Though the scheme has never been formally marketed, Jamkesmas has enrolled more beneficiaries than any other Indonesian health insurance plan. Its target population is defined using an annually administered national survey known as the SUSENAS according to daily household consumption estimates. P.T. Askes is the administrator of membership in the Jamkesmas program and has operated the program since 2005. P.T. Askes obtains a list of the number of persons eligible each year from the Central Bureau of Statistics which is a part of Bappenas (the national planning agency). It then distributes the cards and registers enrollees into the program.

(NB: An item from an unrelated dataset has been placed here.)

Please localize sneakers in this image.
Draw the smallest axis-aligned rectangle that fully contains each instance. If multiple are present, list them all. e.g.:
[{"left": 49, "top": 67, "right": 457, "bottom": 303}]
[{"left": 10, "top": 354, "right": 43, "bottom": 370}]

Jamkesmas offers a comprehensive benefits package, including both inpatient and outpatient care, as well as maternal and preventive care. In terms of medication, enrollees are only entitled to coverage for drugs from specific formularies and must opt for generic drugs when filling prescriptions.

Overall, free access to many providers—both private and public—and a comprehensive benefits package make Jamkesmas more attractive to the majority of the population—even those covered under Askes and Jamsostek, two of Indonesia's other public insurance programs. Jamkesmas beneficiaries are able to seek care at both public and private outlets, though covered ambulatory services are solely public. The scheme contracts with 926 hospitals for service provision, including 220 private hospitals for certain procedures.

The Jamkesmas scheme is funded by the central government from general tax revenue. Beneficiaries are not responsible for premium payments nor are they charged a copayment at the time of visit.

While there are no formal evaluations of the Jamkesmas scheme, the Indonesian government and many international organizations, including the World Bank and GTZ, are collaborating to improve the program to address both policy and implementation challenges. Data from the government suggest that Jamkesmas has made a significant impact. A high level of coverage has been achieved within less than 2 years, reaching 76 million poor and near poor enrollees. Total utilization of services has also increased by 50% for ambulatory care and about 106% for inpatient care and the rates of service use between the most affluent and the poorest have nearly equalized.